Word for word, retype the lines from the one containing "common name: raccoon" to the one containing "A: Bos taurus (domestic cow)." below, keeping both end lines and dropping the pictures.

* * * *

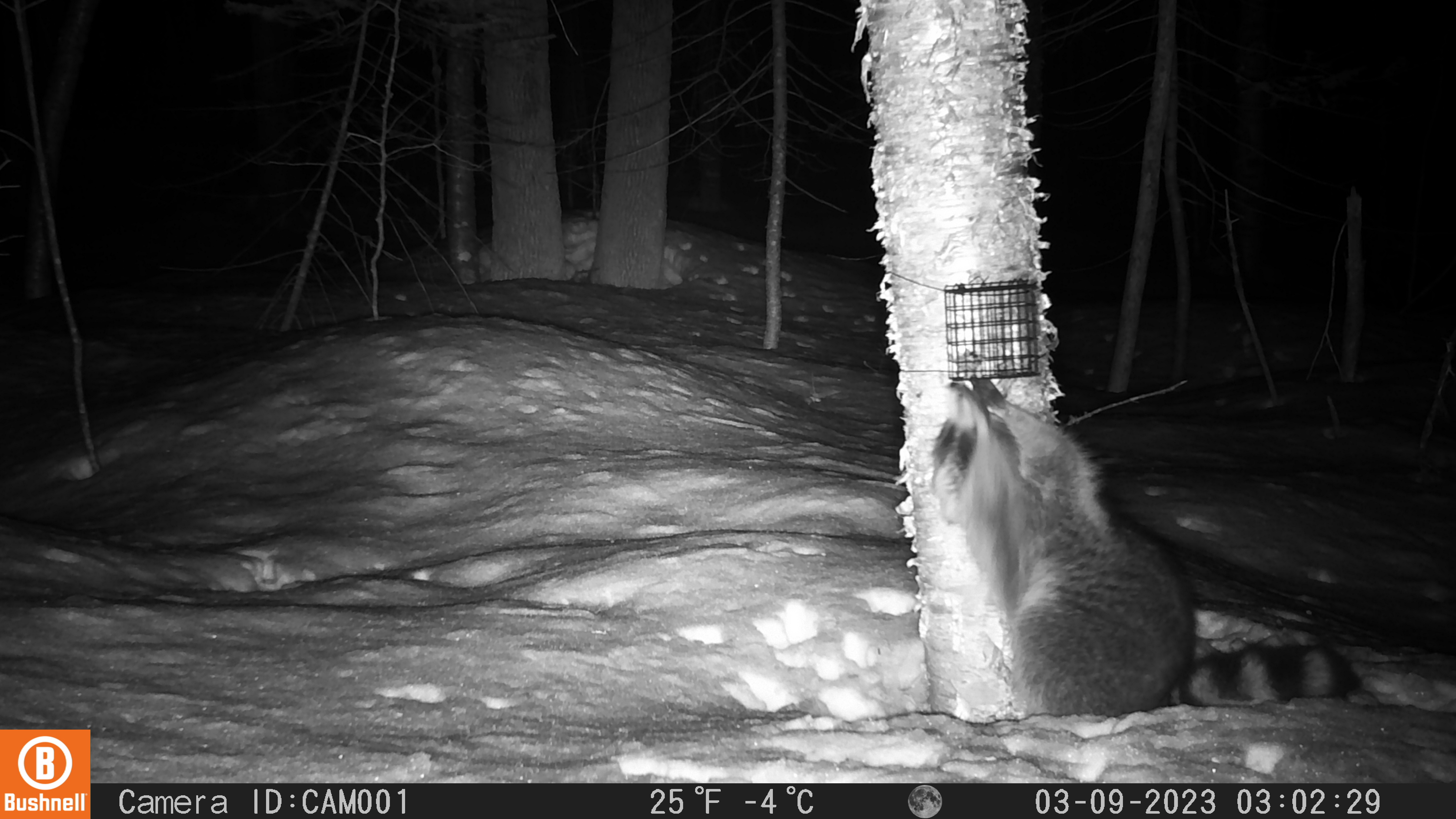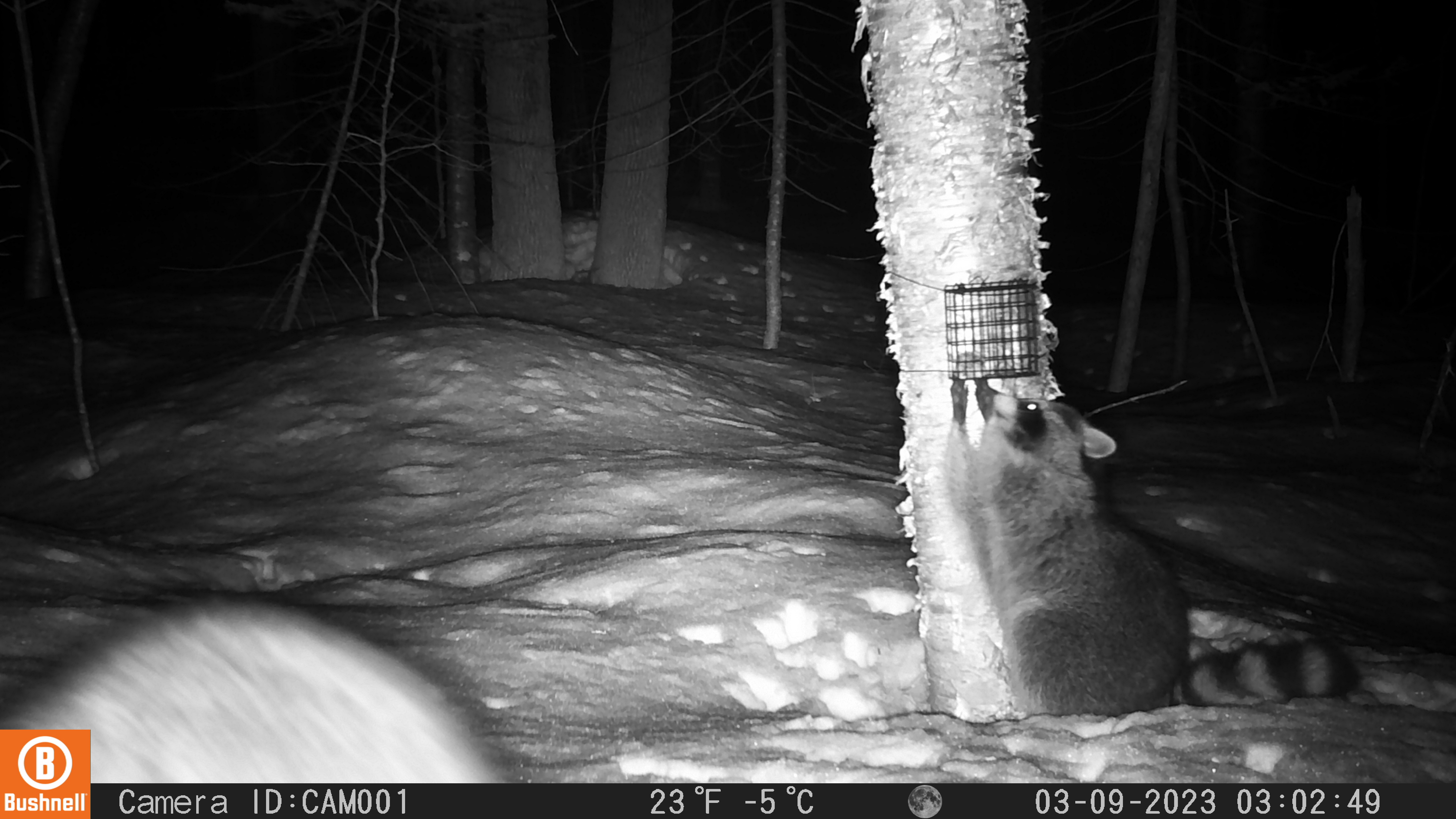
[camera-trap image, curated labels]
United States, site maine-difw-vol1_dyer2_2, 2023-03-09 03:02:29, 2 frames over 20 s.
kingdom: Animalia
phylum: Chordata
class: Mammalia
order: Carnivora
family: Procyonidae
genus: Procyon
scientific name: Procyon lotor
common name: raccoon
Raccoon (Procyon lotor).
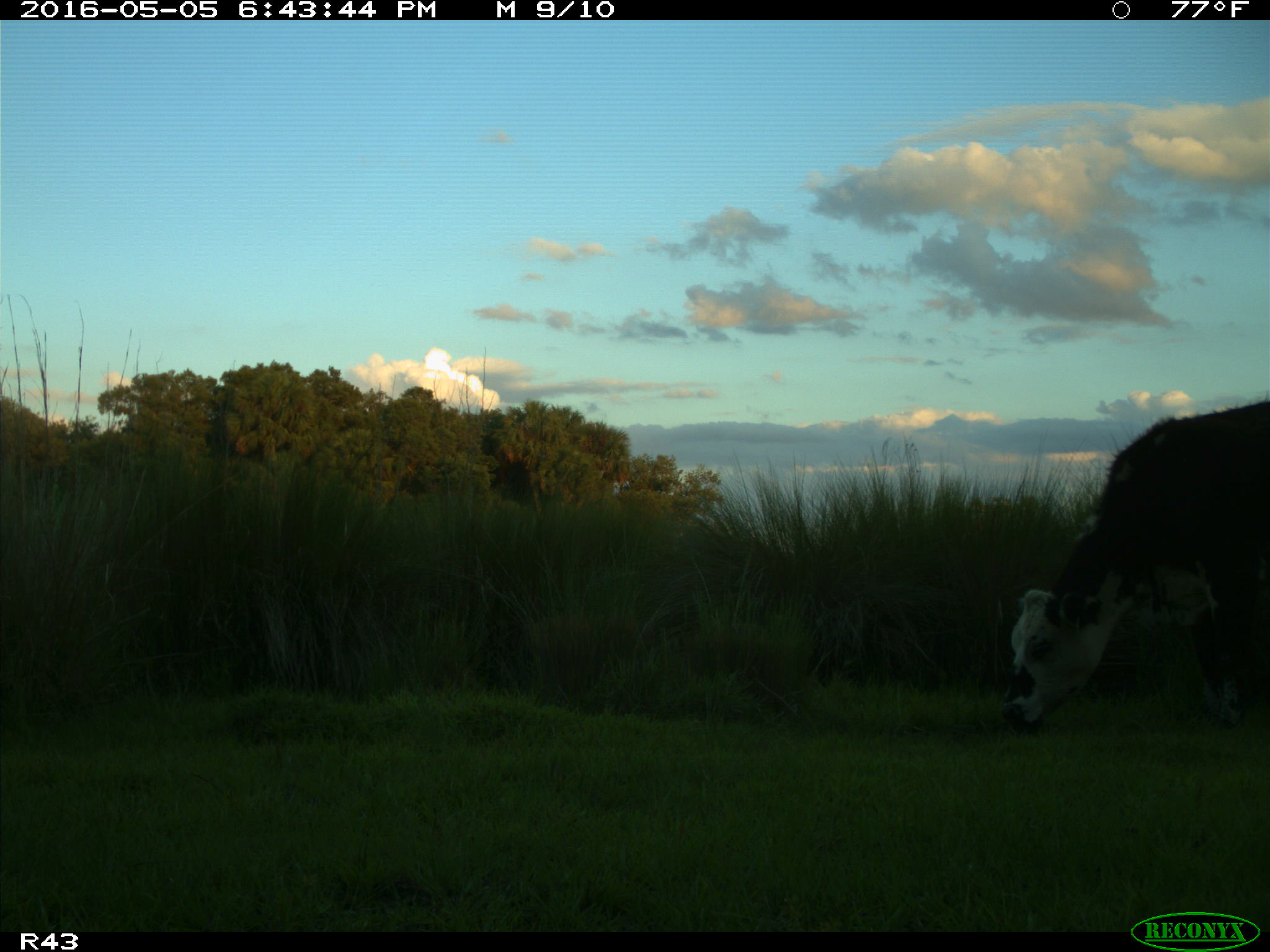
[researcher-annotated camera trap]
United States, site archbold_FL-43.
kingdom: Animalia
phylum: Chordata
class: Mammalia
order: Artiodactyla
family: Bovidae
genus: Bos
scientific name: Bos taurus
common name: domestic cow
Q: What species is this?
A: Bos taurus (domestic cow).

* * * *

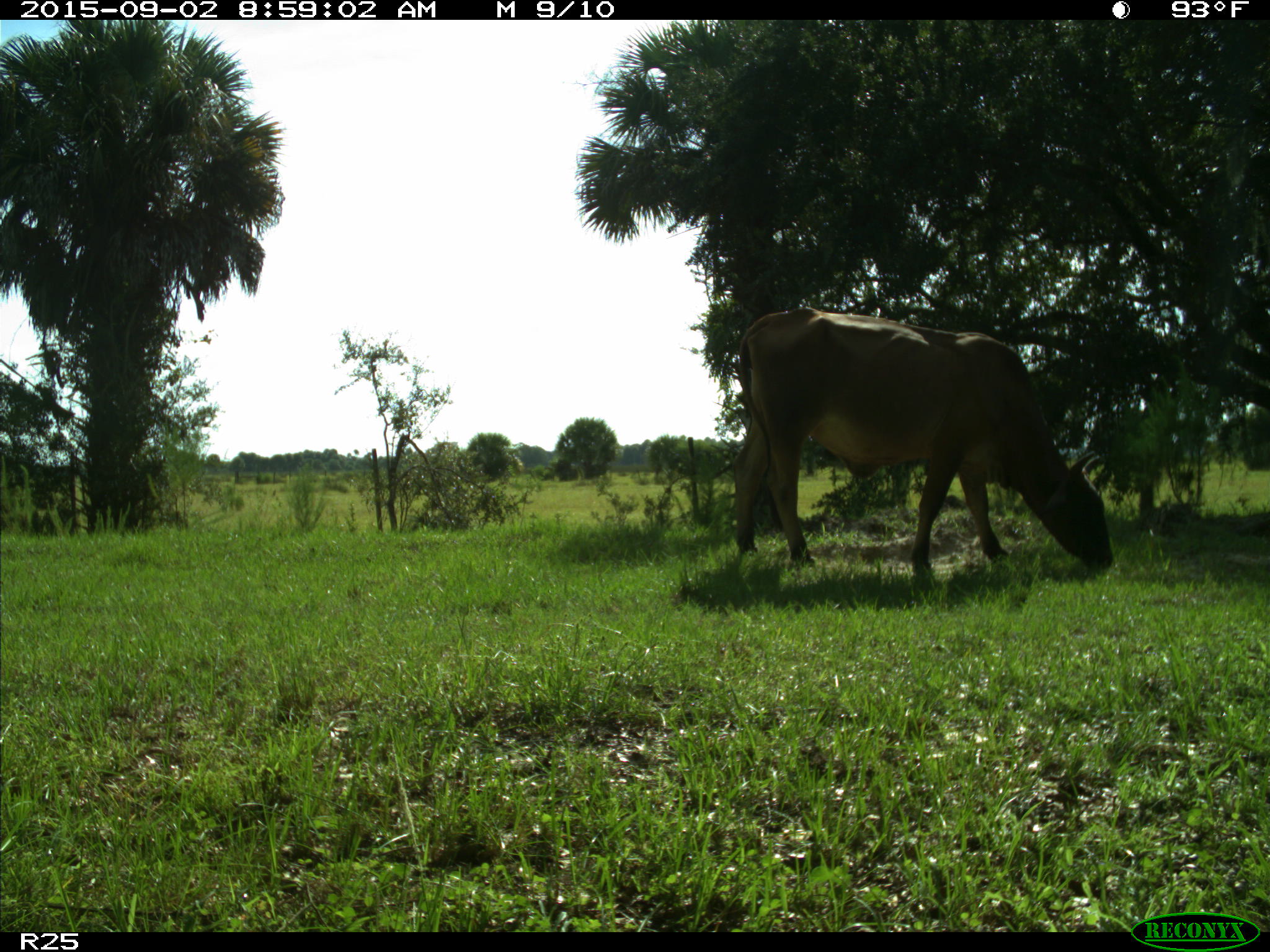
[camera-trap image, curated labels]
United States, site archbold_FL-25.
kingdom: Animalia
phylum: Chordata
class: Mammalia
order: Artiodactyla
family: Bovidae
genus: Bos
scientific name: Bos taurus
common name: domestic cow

* * * *

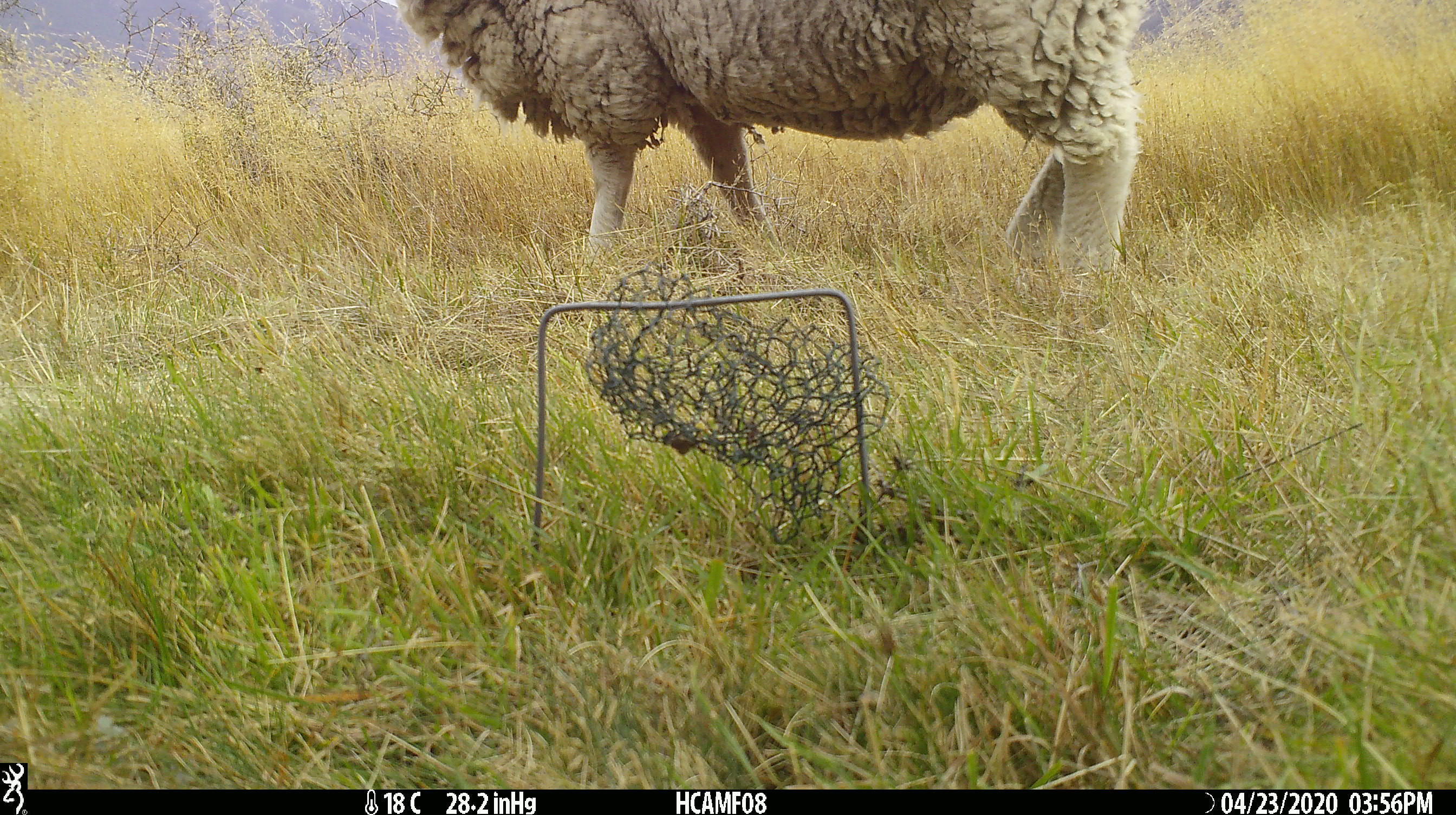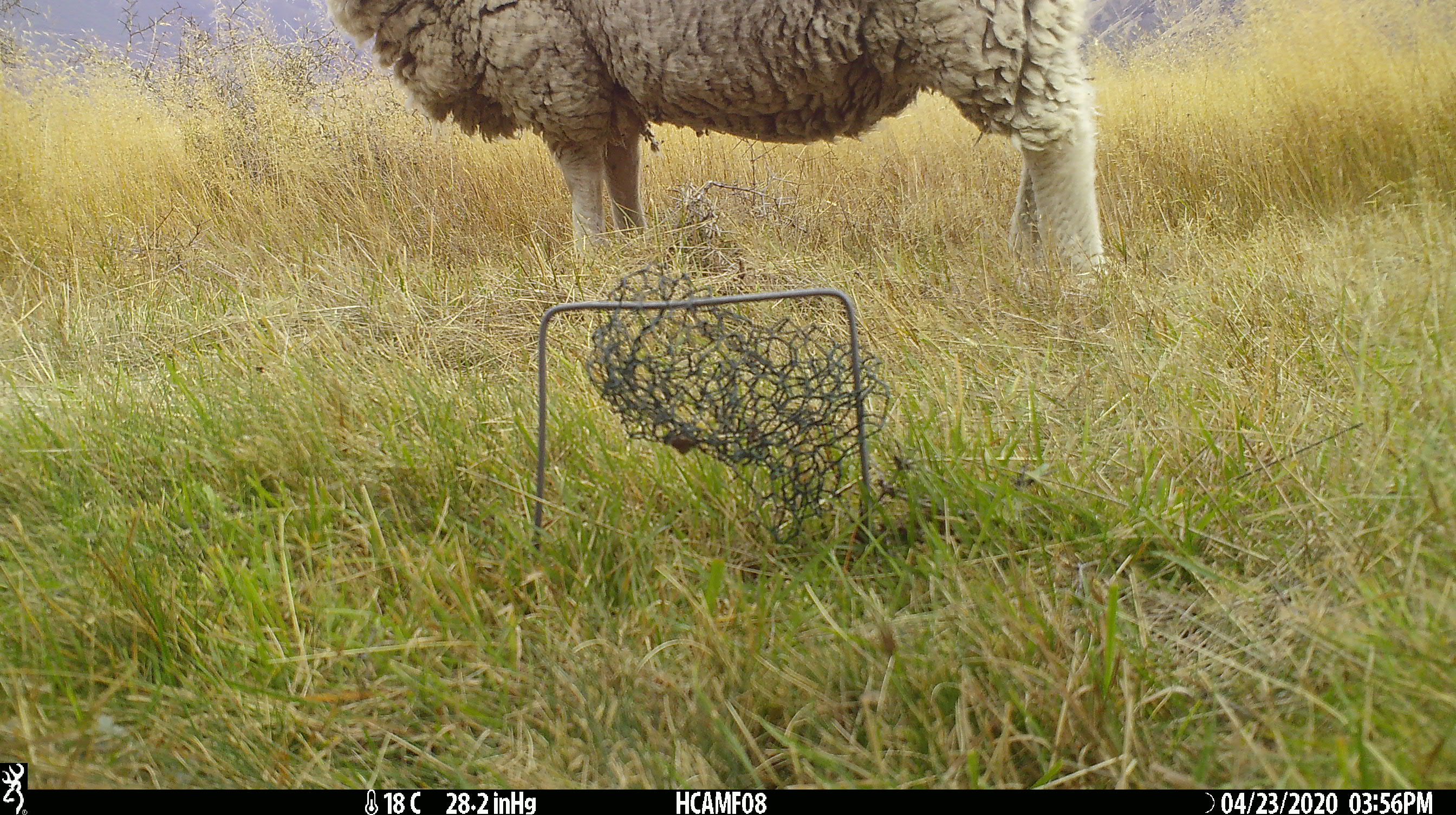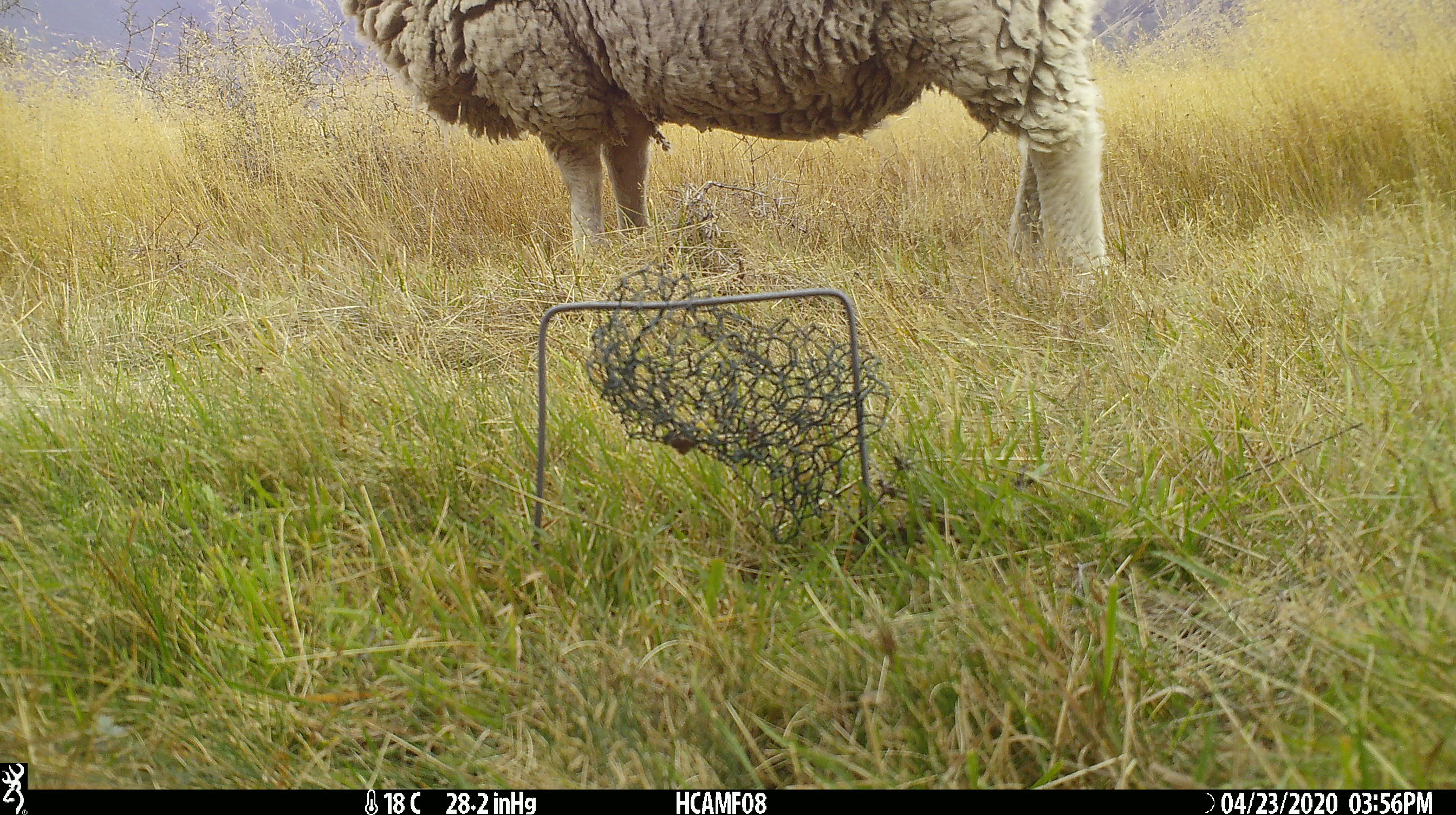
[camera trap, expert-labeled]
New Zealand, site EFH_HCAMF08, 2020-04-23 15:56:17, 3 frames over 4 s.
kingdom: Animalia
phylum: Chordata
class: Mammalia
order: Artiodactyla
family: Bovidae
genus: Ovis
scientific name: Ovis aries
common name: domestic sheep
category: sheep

* * * *

- **ANSWER BELOW**:
common name: raccoon
Raccoon (Procyon lotor).
[researcher-annotated camera trap]
United States, site archbold_FL-43.
kingdom: Animalia
phylum: Chordata
class: Mammalia
order: Artiodactyla
family: Bovidae
genus: Bos
scientific name: Bos taurus
common name: domestic cow
Q: What species is this?
A: Bos taurus (domestic cow).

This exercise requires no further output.